Après avoir été présentée ce mardi 15 mars devant un tribunal moscovite, Marina Ovsiannikova a, contre toute attente, été libérée après avoir été condamnée à payer une amende de 30 000 roubles (environ 250 euros) pour "infraction administrative", selon une journaliste de l'AFP présente à l'audience. Mais si la journaliste protestataire est aujourd'hui libre, d'autres charges pourraient peser contre elle. En effet, elle pourrait être poursuivie et condamnée pour publication d'"informations mensongères" sur l'armée russe et encourir jusqu'à 15 ans de prison. Une façon pour le pouvoir russe d'en faire un exemple afin d'étouffer une fois de plus toute contestation.
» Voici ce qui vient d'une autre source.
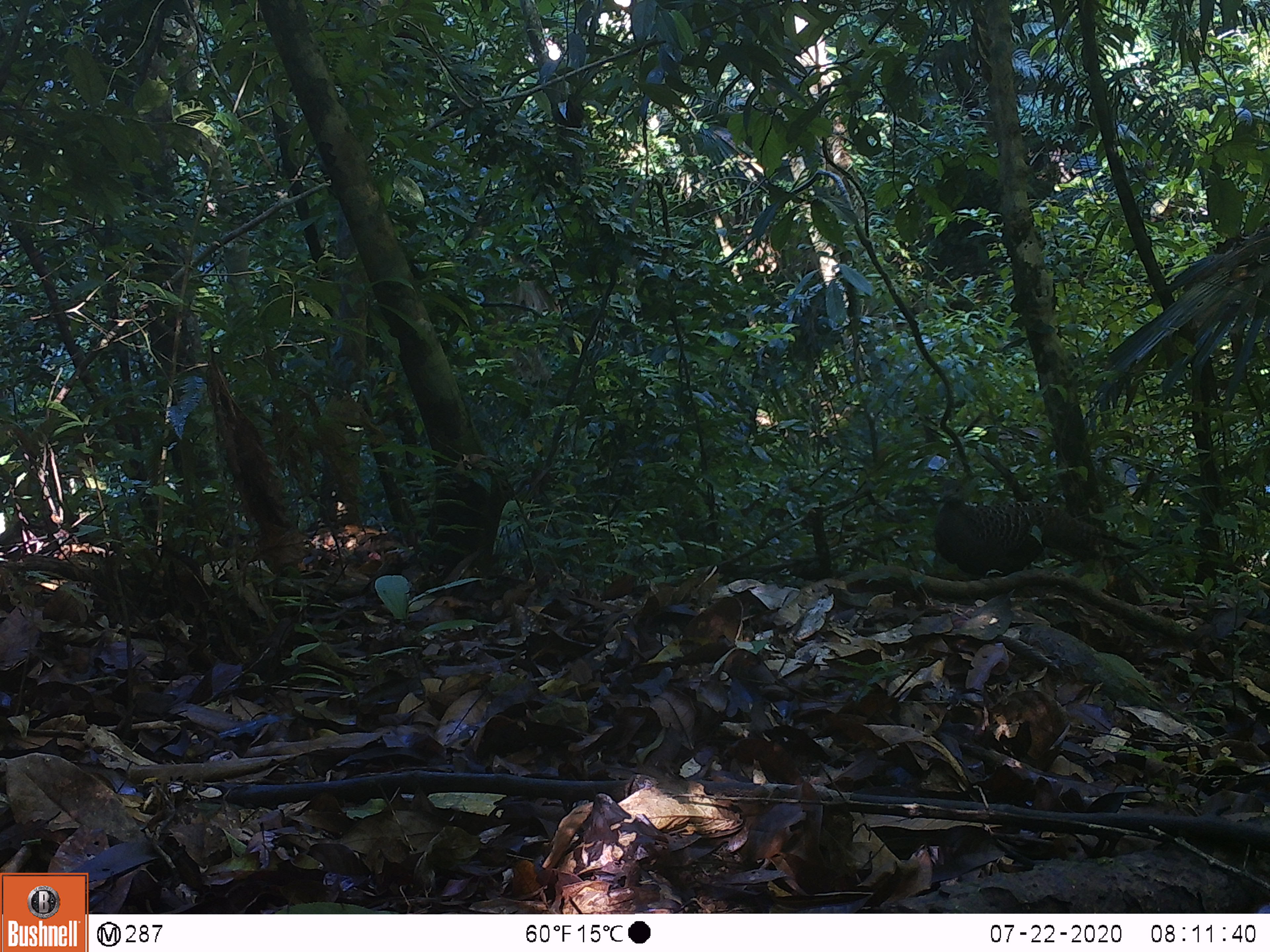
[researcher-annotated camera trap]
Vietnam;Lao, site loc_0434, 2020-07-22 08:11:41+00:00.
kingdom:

"Je présume que ma cliente encourt une procédure pénale et non pas administrative en vertu d'une nouvelle loi qui prévoit jusqu'à 15 ans de prison", a ainsi indiqué son avocat Daniil Berman à l'AFP. "Il y a une forte probabilité que les autorités en fassent un exemple pour faire taire d'autres protestataires."
Pourtant, ces menaces ne semblent pas effrayer la courageuse journaliste. A la sortie de l'audience, Marina Ovsiannikova, épuisée, s'est confiée face aux journalistes. "J'ai passé près de deux jours sans sommeil, l'interrogatoire a duré quatorze heures", a-t-elle expliqué. "Je n'ai pas eu le droit de parler avec mes proches, ni eu accès à une assistance juridique et c'est pourquoi j'étais dans une position très difficile."
Et loin de se laisser intimider, elle reste fermement campée sur ses positions, sans l'once d'un regret. "Je reste convaincue que la Russie commet un crime (...) et qu'elle est l'agresseur de l'Ukraine", a-t-elle affirmé. "Ma vie a beaucoup changé, c'est sûr. Je suis contente d'avoir exprimé ce que je pensais. Plus important, il y a maintenant une nouvelle tendance : d'autres journalistes suivent mon exemple."
Son appel à la protestation sera-t-il entendu auprès de la population russe, alors que toute manifestation contre le pouvoir se trouve immédiatement et brutalement sanctionnée par les autorités ? Depuis le 24 février, au moins 14 700 personnes auraient déjà été interpellées en Russie lors de manifestations contre l'invasion de l'Ukraine, selon l'ONG OVD-Info.